## TASKS FOR THIS EXERCISE
1) Which two finish line designs does the zirconia crown study summary name?
2) Extend the zirconia crown study summary with further text that follows on from its final sentence.

::: TEXT SECTION

Evaluation Of Zirconia Crowns Restoring Endodontically Treated Posterior Teeth With Two Finish Line Designs And Occlusal Reduction Schemes

NCT04052490 · Status: COMPLETED · Phase: NA · Type: INTERVENTIONAL · Enrollment: 66

Last updated 2022-04-15

No results posted yet for this study

Summary

The aim of this study is to evaluate the clinical performance of two finish line designs (feather edge and rounded shoulder) in relation with two occlusal designs (flat and planar) in endodontically treated teeth restored with zirconia crowns.

::::::
::: DATA FOR REVIEW

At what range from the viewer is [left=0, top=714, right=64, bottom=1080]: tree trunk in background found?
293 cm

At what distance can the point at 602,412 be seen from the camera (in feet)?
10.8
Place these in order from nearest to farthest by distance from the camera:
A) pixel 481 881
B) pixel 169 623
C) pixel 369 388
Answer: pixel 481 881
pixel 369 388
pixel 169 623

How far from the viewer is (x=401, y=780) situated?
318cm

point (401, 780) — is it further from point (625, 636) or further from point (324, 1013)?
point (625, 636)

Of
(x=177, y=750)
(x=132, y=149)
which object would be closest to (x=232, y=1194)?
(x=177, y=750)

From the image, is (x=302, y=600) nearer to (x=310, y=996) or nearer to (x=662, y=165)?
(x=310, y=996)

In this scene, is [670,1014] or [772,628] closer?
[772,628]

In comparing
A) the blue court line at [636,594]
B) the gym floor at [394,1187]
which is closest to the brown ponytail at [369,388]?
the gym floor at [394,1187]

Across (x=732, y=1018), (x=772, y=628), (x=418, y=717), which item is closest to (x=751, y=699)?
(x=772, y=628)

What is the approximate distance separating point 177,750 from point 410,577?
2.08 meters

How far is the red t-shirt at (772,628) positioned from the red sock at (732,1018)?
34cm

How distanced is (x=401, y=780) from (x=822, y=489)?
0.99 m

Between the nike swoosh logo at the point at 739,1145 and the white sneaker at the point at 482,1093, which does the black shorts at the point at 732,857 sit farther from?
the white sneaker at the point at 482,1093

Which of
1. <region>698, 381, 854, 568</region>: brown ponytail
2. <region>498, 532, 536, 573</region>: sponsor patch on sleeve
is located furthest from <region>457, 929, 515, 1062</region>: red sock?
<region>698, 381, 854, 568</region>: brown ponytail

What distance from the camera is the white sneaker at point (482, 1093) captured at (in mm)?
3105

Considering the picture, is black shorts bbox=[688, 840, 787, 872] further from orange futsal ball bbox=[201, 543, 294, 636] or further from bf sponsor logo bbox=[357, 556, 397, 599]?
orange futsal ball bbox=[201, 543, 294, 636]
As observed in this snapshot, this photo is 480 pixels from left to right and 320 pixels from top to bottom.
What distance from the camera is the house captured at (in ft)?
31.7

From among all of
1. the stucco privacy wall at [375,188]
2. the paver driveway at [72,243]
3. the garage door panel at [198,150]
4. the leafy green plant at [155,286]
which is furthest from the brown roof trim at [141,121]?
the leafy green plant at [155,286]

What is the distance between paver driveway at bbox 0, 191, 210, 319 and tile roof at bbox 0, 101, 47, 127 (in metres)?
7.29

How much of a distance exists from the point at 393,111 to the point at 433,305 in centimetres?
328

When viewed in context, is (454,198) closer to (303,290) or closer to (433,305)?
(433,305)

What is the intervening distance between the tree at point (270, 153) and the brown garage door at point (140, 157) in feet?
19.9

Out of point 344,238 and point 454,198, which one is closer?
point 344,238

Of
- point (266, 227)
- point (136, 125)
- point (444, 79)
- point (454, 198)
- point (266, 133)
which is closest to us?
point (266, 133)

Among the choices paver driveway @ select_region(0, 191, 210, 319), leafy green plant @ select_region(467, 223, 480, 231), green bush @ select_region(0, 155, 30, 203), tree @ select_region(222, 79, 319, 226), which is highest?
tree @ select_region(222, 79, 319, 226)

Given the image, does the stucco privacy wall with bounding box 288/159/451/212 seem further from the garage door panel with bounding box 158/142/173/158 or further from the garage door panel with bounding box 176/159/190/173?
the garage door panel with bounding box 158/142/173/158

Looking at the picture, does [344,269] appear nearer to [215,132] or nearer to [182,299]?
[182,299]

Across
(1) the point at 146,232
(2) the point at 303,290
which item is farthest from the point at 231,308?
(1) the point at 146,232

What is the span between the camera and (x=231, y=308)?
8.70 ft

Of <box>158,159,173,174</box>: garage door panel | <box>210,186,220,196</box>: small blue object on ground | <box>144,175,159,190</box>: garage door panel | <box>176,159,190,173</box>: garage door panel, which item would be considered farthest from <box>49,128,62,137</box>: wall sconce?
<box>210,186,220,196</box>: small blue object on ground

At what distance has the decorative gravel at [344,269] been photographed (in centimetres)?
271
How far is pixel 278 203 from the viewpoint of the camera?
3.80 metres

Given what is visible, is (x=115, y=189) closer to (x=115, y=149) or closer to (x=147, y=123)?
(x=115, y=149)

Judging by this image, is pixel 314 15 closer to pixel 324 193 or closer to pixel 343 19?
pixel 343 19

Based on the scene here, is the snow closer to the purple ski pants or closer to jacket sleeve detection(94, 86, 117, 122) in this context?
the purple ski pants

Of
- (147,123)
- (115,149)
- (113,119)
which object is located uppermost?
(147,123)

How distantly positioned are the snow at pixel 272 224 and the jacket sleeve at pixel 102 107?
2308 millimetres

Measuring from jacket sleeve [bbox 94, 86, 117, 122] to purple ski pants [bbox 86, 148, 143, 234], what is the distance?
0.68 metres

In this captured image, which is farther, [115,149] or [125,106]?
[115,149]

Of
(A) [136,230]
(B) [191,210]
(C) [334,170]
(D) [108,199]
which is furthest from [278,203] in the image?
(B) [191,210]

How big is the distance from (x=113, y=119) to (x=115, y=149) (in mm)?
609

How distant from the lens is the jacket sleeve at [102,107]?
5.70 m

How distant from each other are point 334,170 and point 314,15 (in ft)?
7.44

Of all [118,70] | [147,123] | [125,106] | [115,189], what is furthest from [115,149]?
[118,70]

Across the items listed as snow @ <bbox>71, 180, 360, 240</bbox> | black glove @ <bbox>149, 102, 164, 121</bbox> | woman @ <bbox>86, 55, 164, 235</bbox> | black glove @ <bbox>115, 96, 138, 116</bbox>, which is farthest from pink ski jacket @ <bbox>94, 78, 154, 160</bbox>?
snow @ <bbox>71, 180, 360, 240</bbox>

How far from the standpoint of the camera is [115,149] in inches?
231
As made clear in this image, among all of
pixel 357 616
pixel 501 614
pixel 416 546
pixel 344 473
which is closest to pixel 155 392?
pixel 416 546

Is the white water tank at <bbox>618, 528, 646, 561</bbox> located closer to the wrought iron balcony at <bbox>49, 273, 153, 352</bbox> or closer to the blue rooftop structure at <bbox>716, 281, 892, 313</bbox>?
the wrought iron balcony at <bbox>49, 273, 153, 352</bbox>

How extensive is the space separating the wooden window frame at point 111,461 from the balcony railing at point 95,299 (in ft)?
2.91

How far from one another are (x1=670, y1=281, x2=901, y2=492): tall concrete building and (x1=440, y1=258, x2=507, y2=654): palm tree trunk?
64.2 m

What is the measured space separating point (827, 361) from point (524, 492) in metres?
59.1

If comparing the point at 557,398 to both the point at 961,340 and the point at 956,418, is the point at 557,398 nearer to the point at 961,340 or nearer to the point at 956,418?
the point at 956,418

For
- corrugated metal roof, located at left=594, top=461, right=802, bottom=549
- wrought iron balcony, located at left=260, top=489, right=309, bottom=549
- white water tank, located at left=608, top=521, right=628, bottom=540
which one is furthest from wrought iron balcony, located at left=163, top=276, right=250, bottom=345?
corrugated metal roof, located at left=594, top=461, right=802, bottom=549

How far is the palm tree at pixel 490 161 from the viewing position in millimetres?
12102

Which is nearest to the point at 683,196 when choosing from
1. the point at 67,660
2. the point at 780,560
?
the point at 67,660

::::::

## SOLVED TASKS
1) Feather edge and rounded shoulder.

2)
Conditions

  • Gingival Inflammation

Interventions

OTHER

Abutment with flat occlusal reduction with feather edge finish

Non vital teeth require a full coverage restoration to withstand the functional stresses and prevent any further destruction of tooth/crown complex. The zirconia all-ceramic crowns yield a high flexure strength and are used as an esthetic alternative to ceramo-metallic crowns. Several studies linked the effect of preparation designs to the survival of the restoration. Others, studied the effect of the finish line geometries as deep chamfer and shoulder on the marginal integrity of restorations. The feather edge finish line is used with zirconia crowns with limited data regarding its success. However, there is no presented research dealing with the effect of finishing line designs in combination with different occlusal reduction schemes on the marginal fit of full contour zirconia crowns.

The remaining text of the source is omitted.